都市計画の挑戦

書評


『地域開発』 2001.7

 本書は、都市計画に携わる第一級の研究者や実務家10人による論文集である。
 現在の日本は少子高齢化や地球環境の時代、また市民参加と地方分権の時代に入りつつあり、もはや都市が膨張し経済が急速に成長する時代ではなくなった。
 本書ではそのような現状に対応しきれなくなった今までの都市計画の問題点を指摘し、規制や事業の公共性を正面から問い直す。そして都市計画の根拠となる行政の評価や、公共性の概念の再考、都市計画の根底に前提されている考え方にまで遡った考察を進めている。最後には新しい都市計画のフレームやコンテンツについての構想を踏まえた大胆な提案が出されている。
 10人の著者はそれぞれ違った組織に属しているが、「都市計画をめぐる公共性」とは何かが今問われているという問題意識は共通しており、それがこの論文集の共通のベースとなっている。

『都市問題』 2001.5

 近年、地方分権化の流れを受けつつ、都市計画分野では、自治事務化、権限委譲、住民参加手続の充実、条例委任の増大、マスタープランの充実、線引き・開発許可制度の見直し、容積率の移転、都市計画区域外の土地利用規制などの法改正が行われた。これらの改正については、マスタープランが地域における総合行政を展開する計画足り得ていないこと、自治体で独自の規制を行ってもその最終的な担保手段にはやはり欠けることなどの理由で、消極的な評価を与える論考が少なくない。
 本書は、自治体および中央政府の実務家と研究者が地方分権化の時代にあるべき都市計画の姿を検討する研究会の議論の中で生まれたものである。研究会は、編著者らの前著『サンフランシスコ都市計画局長の闘い』(学芸出版社、1998年)の共訳作業から引き続き、各自の専門的な関心事項を披瀝し合い互いに議論を深めたという。そこで、執筆陣とそれぞれの関心が伺える構成を見てみたい。
 第1部「現実からの変革―地方分権と市民参加」には「地方公共団体の文脈から見た都市計画」(小川富由)、「都市計画と市民参加―横浜を例として」(木下眞男)、「生活の質から見た都市計画」(蓑原健)の3章が用意される。現に行われている都市計画の評価、問題点の指摘が中央政府・自治体・海外事例の3様の視点からなされる。
 第2部「基盤の再構築―新たな公共性への挑戦」として、「都市計画、土地利用・建築規制はなぜ必要なのか」(大方潤一郎)、「都市計画の評価」(吉川富夫)、「自立支援による新たな公共性への方途」(若林祥文)、「都市計画と公共性」(中井検裕)が続く。土地利用計画の意味を問い直すとともに、近年の行政改革を貫く諸概念(NPM、評価、公共性の再構築)を都市計画はどう受けとめるべきかが論じられる。
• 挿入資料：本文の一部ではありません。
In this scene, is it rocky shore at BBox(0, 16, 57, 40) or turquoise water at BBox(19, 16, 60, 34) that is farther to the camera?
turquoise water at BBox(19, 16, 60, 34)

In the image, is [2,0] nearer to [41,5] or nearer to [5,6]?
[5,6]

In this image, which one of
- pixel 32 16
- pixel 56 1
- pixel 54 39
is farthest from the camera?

 第3部「パラダイムの転換―新しい都市計画の構想」は、「21世紀の都市像へ向けて都市計画に求められるもの」(西村幸夫)、「21世紀の都市計画の枠組みと都市像の生成」(佐藤滋)、「21世紀都市計画の展望」(蓑原敬)から構成され、都市計画の新しいフレームについて総合的な提案がなされる。
 ところで論文集は、一般に、事例研究の寄せ集めに終始し一貫した主張を展開し得ない危険性を孕む傾向があるが、本書はその傾向を免れている。各論文の完成度も高い上に、著者らの問題関心および共同研究歴に照らし、日本での実例に照らし合わせ海外事例から何を学ぶことができるのか、都市計画の根本にあるべき概念は今後いかなるものであるか、そして前2点を踏まえパラダイム転換のための構想・展望の3つの切り口がバランスよく配置され、それぞれにおいて深い洞察と明確な主張がなされているからである。
 今次の都市計画法改正やそれを受けた自治体での取組について、著書らはいかなる評価を与え、またさらなる改革の指針を提示するのであろうか。さらにはその指針に沿って現行の都市計画法体系のいかなる点がどのように改正される必要があるのか、研究会の今後の活動成果に注目したくなる1冊である。